▶ _EXCERPTED TEXT_:
"""

About this Research Topic
Epilepsy affects 50 million people worldwide, with increasing prevalence after 55 years of age. A further increase in the incidence and prevalence of epilepsy is expected in aging societies. Making a diagnosis of epilepsy with a high degree of certainty can be challenging in elderly subjects, because the clinical manifestations of seizures, the differential diagnoses and causes of epilepsy can be strikingly different in these patients compared with younger populations.
Older adults with epilepsy consist of two main groups: those who have had epilepsy for many years and those who develop epilepsy de novo in later life, also known as late-onset epilepsy (LOE).
Several causes may underlie LOE, the most common being cerebrovascular disease, head injury, and brain tumors. In about half of older adults with new-onset epilepsy, however, its etiology is unknown (LOEU). Patients with epilepsy have a 1.5 to 4-fold increase in risk of dementia compared to the general population, and it has been suggested that those with LOEU may be a population with a high risk of conversion to Alzheimer’s disease (AD). Unfortunately, and perhaps surprisingly, cognitive decline among epileptic patients has received little attention. It still remains uncertain which patients with LOE are at higher risk of cognitive decline (stratification), what are the main factors participating in such evolution (drivers), and how underlying epileptogenic pathophysiology may contribute to disease progression.
Also, the management of epilepsy in older people may be challenging, compared to that in younger subjects. Age-associated physiological changes can affect the pharmacokinetics and pharmacodynamics of antiseizure medications (ASMs). The use and selection of ASMs is often further complicated by the presence of comorbidities, polytherapy (including ASMs and other drugs), and a higher susceptibility to adverse drug effects. ASMs with fewer adverse effects, including cognitive effects, and ASMs without significant pharmacokinetic drug interactions are needed.

"""

▶ _WORK INSTRUCTIONS_:
a – According to the epilepsy overview, what are the most common causes of late-onset epilepsy?
b – Resume the epilepsy overview, picking up after its final sentence.
The saved data entries are separate material, unrelated to the epilepsy overview.

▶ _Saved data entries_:
"""

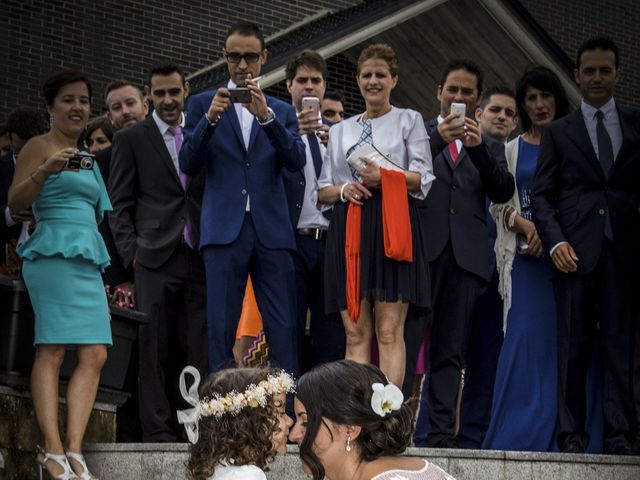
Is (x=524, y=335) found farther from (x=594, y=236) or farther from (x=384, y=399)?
(x=384, y=399)

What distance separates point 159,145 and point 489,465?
9.72 ft

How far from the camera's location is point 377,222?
7660 mm

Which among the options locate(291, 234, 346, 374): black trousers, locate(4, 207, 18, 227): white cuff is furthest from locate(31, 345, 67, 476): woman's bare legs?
locate(291, 234, 346, 374): black trousers

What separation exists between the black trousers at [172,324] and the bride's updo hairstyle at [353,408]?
385 centimetres

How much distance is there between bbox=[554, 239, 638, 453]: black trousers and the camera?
739 centimetres

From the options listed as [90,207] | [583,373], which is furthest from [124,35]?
[583,373]

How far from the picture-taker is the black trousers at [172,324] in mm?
8086

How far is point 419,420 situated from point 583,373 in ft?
3.81

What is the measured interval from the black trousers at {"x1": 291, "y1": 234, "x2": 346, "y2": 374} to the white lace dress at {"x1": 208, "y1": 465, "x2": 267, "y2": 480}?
2911 mm

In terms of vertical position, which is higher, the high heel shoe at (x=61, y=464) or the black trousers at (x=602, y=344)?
the black trousers at (x=602, y=344)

"""

▶ _ANSWERS TO THE PROBLEMS_:
a – Cerebrovascular disease, head injury, and brain tumors.

b –
This Research Topic aims to improve our understanding of the relationship between older age and epilepsy. Manuscripts with the following themes are especially welcome:
1. Difficulties in establishing a diagnosis of epilepsy in this population;
2. Discussion of appropriate antiseizure medications
3. The role of psychological and psychosocial comorbidities
4. Cognition in late onset epilepsy
5. Risk of AD and amyloid pathology in patients with late onset epilepsy of unknown etiology
6. The effect of epilepsy on social and care networks both in high-income versus middle-income and low-income countries
7. Proposal (“proof of concept”) or data from clinical trials designed specifically to help older people with epilepsy
8. Relationship between treatment of vascular risk factors and the probability of developing epilepsy;
We welcome clinical or translational research, in the form of original research, commentaries, reviews, systematic reviews, metanalyses and case reports of particular relevance.
Keywords: physiopathology, late-onset, pre-existing, aging
Important Note: All contributions to this Research Topic must be within the scope of the section and journal to which they are submitted, as defined in their mission statements. Frontiers reserves the right to guide an out-of-scope manuscript to a more suitable section or journal at any stage of peer review.